The new rules will go into effect 60 days after publication in the Federal Register. To allow companies the opportunity to transition, compliance with the new rules will be required for board elections occurring after August 31, 2022.

Companies should begin to analyze whether and how any of its governing documentation will need to change as a result of these new and revised rules. For example, the new obligation in contested elections that companies provide notice to dissidents of their nominees fifty (50) days prior to the anniversary of the prior year’s meeting may require some companies to finalize their nominees earlier than they previously would have. In addition, under new Rule 14a-5(e)(4), companies must remember that after August 31, 2022, their proxy statements for shareholder meetings must include a disclosure of the deadline for receiving notice of dissident nominees under the universal proxy rules.

For questions regarding universal proxy cards and related changes, please contact your GableGotwals attorney or a member of our Corporate & Securities team.

Jeffrey T. Haughey

918-595-4837

jhaughey@gablelaw.com

This article is provided for educational and informational purposes only and does not contain legal advice or create an attorney-client relationship. The information provided should not be taken as an indication of future legal results; any information provided should not be acted upon without consulting legal counsel.


[1] Thus, each side may continue the existing practice of using different color cards to distinguish between the different party’s proxy cards (e.g., white and gold).

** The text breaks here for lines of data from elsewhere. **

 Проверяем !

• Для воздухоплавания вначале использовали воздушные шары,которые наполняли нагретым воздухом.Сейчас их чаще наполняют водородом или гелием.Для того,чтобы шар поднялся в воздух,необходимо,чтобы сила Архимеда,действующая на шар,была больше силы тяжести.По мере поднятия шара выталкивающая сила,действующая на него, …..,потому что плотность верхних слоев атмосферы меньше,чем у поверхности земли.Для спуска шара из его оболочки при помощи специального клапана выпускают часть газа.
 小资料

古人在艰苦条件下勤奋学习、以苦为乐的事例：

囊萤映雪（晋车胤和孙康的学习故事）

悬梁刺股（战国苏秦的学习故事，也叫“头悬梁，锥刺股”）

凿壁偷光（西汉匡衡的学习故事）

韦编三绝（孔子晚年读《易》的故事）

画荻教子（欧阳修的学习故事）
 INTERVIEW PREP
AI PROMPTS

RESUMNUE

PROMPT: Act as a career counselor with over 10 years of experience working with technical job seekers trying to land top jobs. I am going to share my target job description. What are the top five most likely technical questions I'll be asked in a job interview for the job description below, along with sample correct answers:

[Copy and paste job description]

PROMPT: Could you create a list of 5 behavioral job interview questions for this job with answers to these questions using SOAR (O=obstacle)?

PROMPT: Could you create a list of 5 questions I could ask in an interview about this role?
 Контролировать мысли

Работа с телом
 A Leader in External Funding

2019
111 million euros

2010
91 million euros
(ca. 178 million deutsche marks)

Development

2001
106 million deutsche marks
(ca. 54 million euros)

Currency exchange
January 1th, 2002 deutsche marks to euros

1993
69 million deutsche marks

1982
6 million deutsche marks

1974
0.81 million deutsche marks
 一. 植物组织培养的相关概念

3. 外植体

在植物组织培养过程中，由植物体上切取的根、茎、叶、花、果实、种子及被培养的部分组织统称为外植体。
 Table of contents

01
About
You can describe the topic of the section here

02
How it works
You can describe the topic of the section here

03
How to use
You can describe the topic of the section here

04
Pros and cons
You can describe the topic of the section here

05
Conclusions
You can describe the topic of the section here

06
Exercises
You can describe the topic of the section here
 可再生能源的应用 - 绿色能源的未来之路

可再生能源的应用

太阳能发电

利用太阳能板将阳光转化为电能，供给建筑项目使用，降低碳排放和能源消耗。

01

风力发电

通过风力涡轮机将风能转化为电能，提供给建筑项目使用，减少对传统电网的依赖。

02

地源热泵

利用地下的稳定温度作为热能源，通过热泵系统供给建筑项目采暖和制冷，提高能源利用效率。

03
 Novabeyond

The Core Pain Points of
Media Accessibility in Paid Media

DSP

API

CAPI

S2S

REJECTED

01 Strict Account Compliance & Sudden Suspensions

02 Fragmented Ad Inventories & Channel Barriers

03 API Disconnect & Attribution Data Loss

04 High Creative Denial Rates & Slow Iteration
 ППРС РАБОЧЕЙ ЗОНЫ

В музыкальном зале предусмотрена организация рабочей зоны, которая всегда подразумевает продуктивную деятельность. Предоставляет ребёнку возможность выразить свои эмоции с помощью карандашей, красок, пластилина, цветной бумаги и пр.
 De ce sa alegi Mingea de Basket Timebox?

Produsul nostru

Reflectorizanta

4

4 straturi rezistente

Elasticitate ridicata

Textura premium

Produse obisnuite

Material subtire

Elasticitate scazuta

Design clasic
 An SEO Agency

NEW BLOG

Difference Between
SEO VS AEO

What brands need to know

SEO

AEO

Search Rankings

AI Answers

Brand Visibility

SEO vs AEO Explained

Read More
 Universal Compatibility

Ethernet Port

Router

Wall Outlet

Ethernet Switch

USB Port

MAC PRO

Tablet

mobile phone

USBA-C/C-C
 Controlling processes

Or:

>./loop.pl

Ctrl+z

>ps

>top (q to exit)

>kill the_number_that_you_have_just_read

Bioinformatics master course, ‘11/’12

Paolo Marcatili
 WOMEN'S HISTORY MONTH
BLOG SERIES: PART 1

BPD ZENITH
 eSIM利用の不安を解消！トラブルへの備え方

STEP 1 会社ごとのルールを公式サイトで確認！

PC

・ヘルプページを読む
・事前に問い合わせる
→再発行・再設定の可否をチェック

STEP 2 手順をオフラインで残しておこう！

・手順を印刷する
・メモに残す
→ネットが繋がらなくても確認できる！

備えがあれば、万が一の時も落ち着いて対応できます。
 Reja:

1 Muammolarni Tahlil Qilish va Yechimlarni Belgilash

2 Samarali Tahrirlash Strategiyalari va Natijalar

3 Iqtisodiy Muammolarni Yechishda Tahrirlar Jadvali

[2] Whether the ability to grant authority to vote against or withhold one’s vote from such a slate of nominees will depend on which action has effect under applicable state law.

[3] The notice requirements in this section are in addition to any notice requirements set forth in a company’s governing documents, and therefore, merely set a floor for such notice and do not override or supersede any longer periods required by a company.

[4] This represents an increase from the Proposed Rules which only required solicitation of 50% of the voting power entitled to vote.

[5] Dissidents may elect to satisfy the minimum solicitation requirement by utilizing the notice and access method (i.e., mailing a notice directing the recipient to a website that includes the proxy materials).

[6] If the company has already disclosed the names of its nominees in a preliminary or definitive proxy statement, then this requirement is inapplicable.

[7] Such card must also include, as applicable, any proxy access nominees.

[8] Due to this amendment, companies will need to review the consent language included in the materials (i.e., advance notice bylaws, proxy access bylaws, D&O questionnaires and calendars/checklists) used for nominees to ensure that such language reflects the change.

[9] The rationale for eliminating the short slate rule is that it will be rendered unnecessary because universal proxy will allow shareholders to vote for a full slate of their preferred directors.